Verghese is the author of a memoir called “My Own Country” that I consider formative in my own career. It was about his life as doctor specializing in Infectious Diseases in small town Tennessee during the early days of the AIDS epidemic. After I read it I wrote him a letter and he was kind enough to reply. I still have the letter.
He wrote a second memoir about a trainee called “The Tennis Partner,” a very powerful story of the trainee’s demons. For his third book he crossed over into fiction with the novel “Cutting for Stone.”
During his keynote Verghese discussed mortality, reminding us that in spite of gains in longevity, the death rate for human beings still is 100%. Immortality, he argued, is overrated.
He also distinguished between curing and healing, making the claim that we strive so hard for the former we essentially forget about the latter. If your home is robbed, your personal sense of security is assaulted. If your possessions are returned, you are ‘cured’ of the property crime, but won’t feel healed for some time.
As another example, he discussed caring for young men with AIDS for whom there was no treatment in the 1980s.

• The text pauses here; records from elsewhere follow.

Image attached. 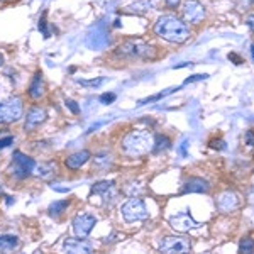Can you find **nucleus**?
I'll return each mask as SVG.
<instances>
[{
	"mask_svg": "<svg viewBox=\"0 0 254 254\" xmlns=\"http://www.w3.org/2000/svg\"><path fill=\"white\" fill-rule=\"evenodd\" d=\"M154 32L161 39L173 44H182L190 38V27L176 15H161L154 24Z\"/></svg>",
	"mask_w": 254,
	"mask_h": 254,
	"instance_id": "f257e3e1",
	"label": "nucleus"
},
{
	"mask_svg": "<svg viewBox=\"0 0 254 254\" xmlns=\"http://www.w3.org/2000/svg\"><path fill=\"white\" fill-rule=\"evenodd\" d=\"M153 144L154 139L147 130H130L121 141V147L124 151V154L130 158L144 156L153 149Z\"/></svg>",
	"mask_w": 254,
	"mask_h": 254,
	"instance_id": "f03ea898",
	"label": "nucleus"
},
{
	"mask_svg": "<svg viewBox=\"0 0 254 254\" xmlns=\"http://www.w3.org/2000/svg\"><path fill=\"white\" fill-rule=\"evenodd\" d=\"M34 168H36L34 159L31 156H27V154L20 153V151H15V153L12 154V163L7 171H9V175L14 180H26L32 175Z\"/></svg>",
	"mask_w": 254,
	"mask_h": 254,
	"instance_id": "7ed1b4c3",
	"label": "nucleus"
},
{
	"mask_svg": "<svg viewBox=\"0 0 254 254\" xmlns=\"http://www.w3.org/2000/svg\"><path fill=\"white\" fill-rule=\"evenodd\" d=\"M24 114V104L20 97H9L0 100V124L17 122Z\"/></svg>",
	"mask_w": 254,
	"mask_h": 254,
	"instance_id": "20e7f679",
	"label": "nucleus"
},
{
	"mask_svg": "<svg viewBox=\"0 0 254 254\" xmlns=\"http://www.w3.org/2000/svg\"><path fill=\"white\" fill-rule=\"evenodd\" d=\"M121 214L122 219L126 220L127 224L132 222H139V220H146L149 217V212H147L146 203L142 202L141 198H129L124 205L121 207Z\"/></svg>",
	"mask_w": 254,
	"mask_h": 254,
	"instance_id": "39448f33",
	"label": "nucleus"
},
{
	"mask_svg": "<svg viewBox=\"0 0 254 254\" xmlns=\"http://www.w3.org/2000/svg\"><path fill=\"white\" fill-rule=\"evenodd\" d=\"M190 249H191V243L188 237L168 236L159 243V251L166 254H185L190 253Z\"/></svg>",
	"mask_w": 254,
	"mask_h": 254,
	"instance_id": "423d86ee",
	"label": "nucleus"
},
{
	"mask_svg": "<svg viewBox=\"0 0 254 254\" xmlns=\"http://www.w3.org/2000/svg\"><path fill=\"white\" fill-rule=\"evenodd\" d=\"M154 49L141 41H127L117 48V53L121 56H129V58H151Z\"/></svg>",
	"mask_w": 254,
	"mask_h": 254,
	"instance_id": "0eeeda50",
	"label": "nucleus"
},
{
	"mask_svg": "<svg viewBox=\"0 0 254 254\" xmlns=\"http://www.w3.org/2000/svg\"><path fill=\"white\" fill-rule=\"evenodd\" d=\"M97 224V217L93 214H87V212H78L73 219V232H75L76 237H87L90 232L93 231Z\"/></svg>",
	"mask_w": 254,
	"mask_h": 254,
	"instance_id": "6e6552de",
	"label": "nucleus"
},
{
	"mask_svg": "<svg viewBox=\"0 0 254 254\" xmlns=\"http://www.w3.org/2000/svg\"><path fill=\"white\" fill-rule=\"evenodd\" d=\"M170 225L175 229L176 232H182V234L200 227V224L196 222L193 217H191V214L188 210H182V212H178V214L171 215L170 217Z\"/></svg>",
	"mask_w": 254,
	"mask_h": 254,
	"instance_id": "1a4fd4ad",
	"label": "nucleus"
},
{
	"mask_svg": "<svg viewBox=\"0 0 254 254\" xmlns=\"http://www.w3.org/2000/svg\"><path fill=\"white\" fill-rule=\"evenodd\" d=\"M183 19L185 22H190V24H198L200 20L205 17V9L200 2L196 0H187L183 3Z\"/></svg>",
	"mask_w": 254,
	"mask_h": 254,
	"instance_id": "9d476101",
	"label": "nucleus"
},
{
	"mask_svg": "<svg viewBox=\"0 0 254 254\" xmlns=\"http://www.w3.org/2000/svg\"><path fill=\"white\" fill-rule=\"evenodd\" d=\"M92 196L102 200V203H109L116 198V183L114 182H98L92 187Z\"/></svg>",
	"mask_w": 254,
	"mask_h": 254,
	"instance_id": "9b49d317",
	"label": "nucleus"
},
{
	"mask_svg": "<svg viewBox=\"0 0 254 254\" xmlns=\"http://www.w3.org/2000/svg\"><path fill=\"white\" fill-rule=\"evenodd\" d=\"M46 117H48V114L43 107H32L29 112H27L26 121H24V129H26V132H34V130L46 121Z\"/></svg>",
	"mask_w": 254,
	"mask_h": 254,
	"instance_id": "f8f14e48",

Yet by attending to them on their deathbeds, he provided solace as they reunited with their families. This was a form of healing.
He also read a passage to the audience about the death of Anton Chekhov, late 19th-early 20th century Russian doctor and writer of plays and short stories.
Chekhov, stricken with tuberculosis, asked his wife Olga to take him to a Black Forest spa when he knew death was imminent. There, she recalled in her own memoir:
Anton sat up unusually straight and said loudly and clearly (although he knew almost no German): Ich sterbe (“I’m dying”). The doctor calmed him, took a syringe, gave him an injection of camphor, and ordered champagne.
Anton took a full glass, examined it, smiled at me and said: “It’s a long time since I drank champagne.” He drained it and lay quietly on his left side, and I just had time to run to him and lean across the bed and call to him, but he had stopped breathing and was sleeping peacefully as a child …
Verghese encouraged us all to think about how we want to leave this earth — and to tell our loved ones — lest we wind up in hospitals tethered to machines.